_To do_:
Print the first line of the material below and each line after it, exactly as written, ending with the line that contains "common name: cape bushbuck".

_The records_:
════════════════

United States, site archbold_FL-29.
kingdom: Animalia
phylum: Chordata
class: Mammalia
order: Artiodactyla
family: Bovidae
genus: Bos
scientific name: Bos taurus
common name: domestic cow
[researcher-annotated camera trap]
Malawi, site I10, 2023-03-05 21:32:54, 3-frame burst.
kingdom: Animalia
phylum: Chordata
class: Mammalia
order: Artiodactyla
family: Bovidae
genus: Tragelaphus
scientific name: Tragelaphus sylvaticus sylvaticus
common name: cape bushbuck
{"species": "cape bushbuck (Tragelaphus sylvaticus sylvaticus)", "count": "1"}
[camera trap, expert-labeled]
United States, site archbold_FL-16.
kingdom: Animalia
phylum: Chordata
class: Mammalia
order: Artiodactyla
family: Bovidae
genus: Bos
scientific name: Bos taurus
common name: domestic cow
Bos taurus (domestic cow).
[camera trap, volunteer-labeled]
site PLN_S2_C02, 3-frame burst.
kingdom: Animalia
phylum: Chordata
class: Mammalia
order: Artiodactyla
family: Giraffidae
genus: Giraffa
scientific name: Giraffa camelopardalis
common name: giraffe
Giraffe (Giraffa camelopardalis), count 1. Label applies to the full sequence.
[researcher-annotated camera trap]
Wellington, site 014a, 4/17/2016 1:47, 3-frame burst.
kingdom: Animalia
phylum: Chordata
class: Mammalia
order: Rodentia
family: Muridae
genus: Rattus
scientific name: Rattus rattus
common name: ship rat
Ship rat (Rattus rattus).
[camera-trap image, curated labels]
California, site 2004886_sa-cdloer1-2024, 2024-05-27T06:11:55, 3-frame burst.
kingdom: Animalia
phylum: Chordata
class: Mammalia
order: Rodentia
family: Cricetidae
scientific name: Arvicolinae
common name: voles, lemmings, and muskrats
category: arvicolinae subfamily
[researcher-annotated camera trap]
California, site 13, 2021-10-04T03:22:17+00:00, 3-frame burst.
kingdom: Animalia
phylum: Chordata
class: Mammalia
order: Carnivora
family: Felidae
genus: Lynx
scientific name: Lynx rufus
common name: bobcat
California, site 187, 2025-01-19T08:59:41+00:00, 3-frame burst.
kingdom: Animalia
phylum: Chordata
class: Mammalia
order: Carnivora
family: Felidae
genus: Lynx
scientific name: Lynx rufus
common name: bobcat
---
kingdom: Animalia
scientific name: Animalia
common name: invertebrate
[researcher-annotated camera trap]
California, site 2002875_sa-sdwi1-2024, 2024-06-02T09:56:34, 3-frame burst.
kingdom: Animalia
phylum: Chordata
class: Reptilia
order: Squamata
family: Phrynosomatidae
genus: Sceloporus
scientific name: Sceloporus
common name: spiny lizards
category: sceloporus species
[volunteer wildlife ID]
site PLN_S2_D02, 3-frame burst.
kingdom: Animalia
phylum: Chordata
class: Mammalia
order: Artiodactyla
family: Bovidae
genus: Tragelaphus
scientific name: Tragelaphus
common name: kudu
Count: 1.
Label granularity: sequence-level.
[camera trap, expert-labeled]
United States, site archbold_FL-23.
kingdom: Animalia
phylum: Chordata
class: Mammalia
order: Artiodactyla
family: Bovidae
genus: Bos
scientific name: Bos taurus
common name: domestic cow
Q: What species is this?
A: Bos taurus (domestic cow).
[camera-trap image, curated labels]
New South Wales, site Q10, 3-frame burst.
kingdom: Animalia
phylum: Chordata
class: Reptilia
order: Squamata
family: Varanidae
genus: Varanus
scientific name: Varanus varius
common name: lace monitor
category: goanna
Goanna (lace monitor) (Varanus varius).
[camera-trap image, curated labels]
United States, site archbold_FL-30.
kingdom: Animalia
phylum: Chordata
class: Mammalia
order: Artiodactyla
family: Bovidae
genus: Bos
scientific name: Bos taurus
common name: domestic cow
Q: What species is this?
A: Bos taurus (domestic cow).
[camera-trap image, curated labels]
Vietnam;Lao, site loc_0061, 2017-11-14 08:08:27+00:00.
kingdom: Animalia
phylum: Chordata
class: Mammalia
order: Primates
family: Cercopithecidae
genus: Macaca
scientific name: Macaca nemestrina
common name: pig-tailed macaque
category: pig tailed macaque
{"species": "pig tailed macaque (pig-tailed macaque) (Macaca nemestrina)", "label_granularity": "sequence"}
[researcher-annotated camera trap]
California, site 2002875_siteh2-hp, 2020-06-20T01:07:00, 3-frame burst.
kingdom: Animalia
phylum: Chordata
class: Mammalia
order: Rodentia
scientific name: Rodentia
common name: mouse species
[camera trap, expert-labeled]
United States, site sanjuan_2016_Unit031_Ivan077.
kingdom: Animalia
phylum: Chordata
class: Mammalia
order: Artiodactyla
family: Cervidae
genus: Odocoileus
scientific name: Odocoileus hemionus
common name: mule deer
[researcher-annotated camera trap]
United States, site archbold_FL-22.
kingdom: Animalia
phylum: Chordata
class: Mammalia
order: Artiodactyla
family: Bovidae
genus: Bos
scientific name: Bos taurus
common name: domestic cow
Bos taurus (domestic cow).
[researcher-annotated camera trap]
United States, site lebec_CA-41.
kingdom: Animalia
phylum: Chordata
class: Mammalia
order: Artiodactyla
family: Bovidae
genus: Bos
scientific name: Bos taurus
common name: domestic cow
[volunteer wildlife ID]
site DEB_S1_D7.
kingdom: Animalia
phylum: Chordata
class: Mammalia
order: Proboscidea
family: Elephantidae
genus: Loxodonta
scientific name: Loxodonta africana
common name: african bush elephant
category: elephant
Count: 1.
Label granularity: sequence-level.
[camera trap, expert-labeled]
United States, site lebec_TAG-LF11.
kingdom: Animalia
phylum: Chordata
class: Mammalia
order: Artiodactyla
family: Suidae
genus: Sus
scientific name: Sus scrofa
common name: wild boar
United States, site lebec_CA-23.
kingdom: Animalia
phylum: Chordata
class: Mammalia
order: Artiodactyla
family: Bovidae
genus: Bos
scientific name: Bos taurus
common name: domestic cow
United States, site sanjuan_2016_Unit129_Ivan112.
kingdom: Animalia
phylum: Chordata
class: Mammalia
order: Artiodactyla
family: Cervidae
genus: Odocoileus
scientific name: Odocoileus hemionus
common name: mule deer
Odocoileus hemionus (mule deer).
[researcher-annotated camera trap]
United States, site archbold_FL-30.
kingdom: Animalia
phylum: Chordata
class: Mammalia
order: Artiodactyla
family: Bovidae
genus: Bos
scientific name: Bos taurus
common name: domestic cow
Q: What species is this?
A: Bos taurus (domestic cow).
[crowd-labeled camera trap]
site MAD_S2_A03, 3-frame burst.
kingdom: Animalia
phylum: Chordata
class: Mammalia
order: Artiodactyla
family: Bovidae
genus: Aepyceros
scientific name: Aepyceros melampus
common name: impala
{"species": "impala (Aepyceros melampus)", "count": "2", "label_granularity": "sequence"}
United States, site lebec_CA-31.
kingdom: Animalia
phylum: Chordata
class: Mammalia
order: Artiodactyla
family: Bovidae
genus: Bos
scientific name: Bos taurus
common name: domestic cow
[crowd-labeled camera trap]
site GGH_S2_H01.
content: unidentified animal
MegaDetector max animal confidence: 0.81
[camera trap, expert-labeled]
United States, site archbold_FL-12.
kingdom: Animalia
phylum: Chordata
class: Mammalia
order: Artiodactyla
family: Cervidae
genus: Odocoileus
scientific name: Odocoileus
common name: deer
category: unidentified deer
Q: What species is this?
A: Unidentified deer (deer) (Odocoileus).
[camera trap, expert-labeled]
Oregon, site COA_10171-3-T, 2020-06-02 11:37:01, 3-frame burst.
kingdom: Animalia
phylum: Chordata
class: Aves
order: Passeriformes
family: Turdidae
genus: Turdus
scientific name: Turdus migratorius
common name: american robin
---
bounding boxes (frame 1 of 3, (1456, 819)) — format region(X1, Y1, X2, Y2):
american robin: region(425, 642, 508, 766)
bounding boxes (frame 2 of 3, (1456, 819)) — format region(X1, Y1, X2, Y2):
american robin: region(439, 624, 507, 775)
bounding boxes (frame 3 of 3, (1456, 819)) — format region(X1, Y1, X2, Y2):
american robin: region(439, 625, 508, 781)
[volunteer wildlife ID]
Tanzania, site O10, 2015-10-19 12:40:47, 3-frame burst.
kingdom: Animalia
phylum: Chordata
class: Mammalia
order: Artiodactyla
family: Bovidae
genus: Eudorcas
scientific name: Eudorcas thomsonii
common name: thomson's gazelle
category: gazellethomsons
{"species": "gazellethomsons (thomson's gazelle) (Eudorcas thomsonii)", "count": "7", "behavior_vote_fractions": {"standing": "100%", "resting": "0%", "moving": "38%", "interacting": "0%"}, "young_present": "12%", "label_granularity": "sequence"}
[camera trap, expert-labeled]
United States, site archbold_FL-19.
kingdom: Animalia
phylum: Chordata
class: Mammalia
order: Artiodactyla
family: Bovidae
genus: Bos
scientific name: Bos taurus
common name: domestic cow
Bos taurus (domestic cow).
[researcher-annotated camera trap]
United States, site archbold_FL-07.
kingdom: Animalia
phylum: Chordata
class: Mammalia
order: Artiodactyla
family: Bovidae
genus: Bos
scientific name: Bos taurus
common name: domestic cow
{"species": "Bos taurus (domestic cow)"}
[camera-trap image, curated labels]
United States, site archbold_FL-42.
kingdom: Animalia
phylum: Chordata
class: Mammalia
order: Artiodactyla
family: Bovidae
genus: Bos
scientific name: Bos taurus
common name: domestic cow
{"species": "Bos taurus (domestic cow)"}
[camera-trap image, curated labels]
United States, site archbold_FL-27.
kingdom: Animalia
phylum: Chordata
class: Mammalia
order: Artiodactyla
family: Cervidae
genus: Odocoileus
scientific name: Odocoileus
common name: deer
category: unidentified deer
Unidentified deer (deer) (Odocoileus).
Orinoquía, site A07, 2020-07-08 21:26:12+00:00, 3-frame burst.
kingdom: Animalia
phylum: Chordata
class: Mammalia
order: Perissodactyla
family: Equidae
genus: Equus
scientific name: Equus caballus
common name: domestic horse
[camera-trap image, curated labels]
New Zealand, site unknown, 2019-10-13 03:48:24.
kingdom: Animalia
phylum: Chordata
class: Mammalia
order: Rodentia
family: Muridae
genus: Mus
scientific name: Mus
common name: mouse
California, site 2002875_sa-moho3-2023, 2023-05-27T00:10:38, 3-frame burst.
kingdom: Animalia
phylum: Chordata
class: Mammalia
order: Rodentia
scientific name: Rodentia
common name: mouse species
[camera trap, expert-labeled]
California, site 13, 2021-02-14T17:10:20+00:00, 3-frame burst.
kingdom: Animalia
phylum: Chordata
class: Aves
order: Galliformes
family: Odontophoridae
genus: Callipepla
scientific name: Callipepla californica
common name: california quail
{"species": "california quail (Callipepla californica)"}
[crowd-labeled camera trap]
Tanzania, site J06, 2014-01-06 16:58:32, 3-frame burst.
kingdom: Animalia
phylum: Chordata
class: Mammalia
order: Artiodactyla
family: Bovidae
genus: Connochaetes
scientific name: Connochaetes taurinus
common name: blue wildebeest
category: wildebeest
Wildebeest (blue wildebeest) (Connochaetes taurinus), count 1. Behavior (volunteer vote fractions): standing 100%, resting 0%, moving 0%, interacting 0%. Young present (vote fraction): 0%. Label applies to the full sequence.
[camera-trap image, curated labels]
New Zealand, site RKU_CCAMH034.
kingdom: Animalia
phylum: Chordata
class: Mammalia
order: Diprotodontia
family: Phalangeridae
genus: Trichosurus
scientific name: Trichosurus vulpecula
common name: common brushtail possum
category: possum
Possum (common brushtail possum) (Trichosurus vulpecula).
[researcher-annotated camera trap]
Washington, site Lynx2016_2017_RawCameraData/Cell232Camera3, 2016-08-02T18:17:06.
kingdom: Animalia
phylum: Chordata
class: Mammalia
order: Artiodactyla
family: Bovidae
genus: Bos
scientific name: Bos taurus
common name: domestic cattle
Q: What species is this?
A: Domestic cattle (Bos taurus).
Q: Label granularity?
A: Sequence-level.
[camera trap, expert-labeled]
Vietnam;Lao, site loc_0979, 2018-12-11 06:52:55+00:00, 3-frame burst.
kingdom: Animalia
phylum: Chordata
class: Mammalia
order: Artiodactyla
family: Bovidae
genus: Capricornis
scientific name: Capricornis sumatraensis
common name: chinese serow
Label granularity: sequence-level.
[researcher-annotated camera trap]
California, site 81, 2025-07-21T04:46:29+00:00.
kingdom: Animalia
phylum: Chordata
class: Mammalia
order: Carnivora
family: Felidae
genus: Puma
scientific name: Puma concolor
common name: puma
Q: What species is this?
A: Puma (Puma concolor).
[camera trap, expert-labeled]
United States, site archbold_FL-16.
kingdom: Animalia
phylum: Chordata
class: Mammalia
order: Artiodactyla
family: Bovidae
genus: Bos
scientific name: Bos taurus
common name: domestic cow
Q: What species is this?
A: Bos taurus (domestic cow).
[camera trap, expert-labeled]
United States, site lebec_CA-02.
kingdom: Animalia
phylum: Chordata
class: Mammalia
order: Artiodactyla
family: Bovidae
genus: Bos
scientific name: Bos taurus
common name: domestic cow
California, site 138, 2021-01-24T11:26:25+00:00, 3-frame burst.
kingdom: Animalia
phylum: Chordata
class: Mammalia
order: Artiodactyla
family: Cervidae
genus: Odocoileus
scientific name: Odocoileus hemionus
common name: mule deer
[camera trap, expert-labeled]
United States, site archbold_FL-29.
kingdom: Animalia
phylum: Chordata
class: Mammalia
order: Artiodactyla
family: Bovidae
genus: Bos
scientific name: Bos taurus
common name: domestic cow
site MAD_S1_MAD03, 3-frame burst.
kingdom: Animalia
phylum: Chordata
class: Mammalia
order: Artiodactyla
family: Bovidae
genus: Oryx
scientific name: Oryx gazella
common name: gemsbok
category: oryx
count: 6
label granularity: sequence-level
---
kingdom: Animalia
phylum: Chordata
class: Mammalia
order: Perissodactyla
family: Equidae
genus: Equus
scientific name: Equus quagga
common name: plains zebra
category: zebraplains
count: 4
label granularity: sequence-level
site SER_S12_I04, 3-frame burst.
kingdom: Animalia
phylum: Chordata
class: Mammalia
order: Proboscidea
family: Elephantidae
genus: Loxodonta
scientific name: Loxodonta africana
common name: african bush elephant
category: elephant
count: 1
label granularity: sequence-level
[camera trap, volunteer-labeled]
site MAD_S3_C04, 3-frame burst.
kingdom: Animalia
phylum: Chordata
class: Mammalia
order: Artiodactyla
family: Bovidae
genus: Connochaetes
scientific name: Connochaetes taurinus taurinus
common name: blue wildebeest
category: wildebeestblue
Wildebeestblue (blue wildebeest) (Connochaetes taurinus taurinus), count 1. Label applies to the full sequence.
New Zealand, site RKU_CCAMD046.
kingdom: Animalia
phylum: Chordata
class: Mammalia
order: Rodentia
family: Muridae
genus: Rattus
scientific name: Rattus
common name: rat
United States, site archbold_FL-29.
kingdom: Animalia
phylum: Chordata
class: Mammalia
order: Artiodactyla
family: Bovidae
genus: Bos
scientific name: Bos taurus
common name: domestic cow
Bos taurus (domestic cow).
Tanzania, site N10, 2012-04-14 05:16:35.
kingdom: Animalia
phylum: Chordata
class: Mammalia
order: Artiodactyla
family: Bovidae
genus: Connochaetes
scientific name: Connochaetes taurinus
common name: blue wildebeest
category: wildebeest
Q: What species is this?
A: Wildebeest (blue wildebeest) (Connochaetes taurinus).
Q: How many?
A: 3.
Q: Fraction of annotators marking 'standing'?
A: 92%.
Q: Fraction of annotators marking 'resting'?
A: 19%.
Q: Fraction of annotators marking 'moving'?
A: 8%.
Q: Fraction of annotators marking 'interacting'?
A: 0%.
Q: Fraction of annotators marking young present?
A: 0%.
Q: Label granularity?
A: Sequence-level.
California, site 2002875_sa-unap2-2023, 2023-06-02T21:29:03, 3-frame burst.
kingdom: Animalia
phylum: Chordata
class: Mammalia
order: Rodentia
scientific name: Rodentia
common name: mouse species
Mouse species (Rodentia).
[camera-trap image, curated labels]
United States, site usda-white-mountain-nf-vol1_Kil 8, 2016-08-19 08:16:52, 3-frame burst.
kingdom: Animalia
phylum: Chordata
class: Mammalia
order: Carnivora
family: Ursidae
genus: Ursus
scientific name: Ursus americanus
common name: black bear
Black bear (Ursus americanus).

════════════════

_Final answer_:
United States, site archbold_FL-29.
kingdom: Animalia
phylum: Chordata
class: Mammalia
order: Artiodactyla
family: Bovidae
genus: Bos
scientific name: Bos taurus
common name: domestic cow
[researcher-annotated camera trap]
Malawi, site I10, 2023-03-05 21:32:54, 3-frame burst.
kingdom: Animalia
phylum: Chordata
class: Mammalia
order: Artiodactyla
family: Bovidae
genus: Tragelaphus
scientific name: Tragelaphus sylvaticus sylvaticus
common name: cape bushbuck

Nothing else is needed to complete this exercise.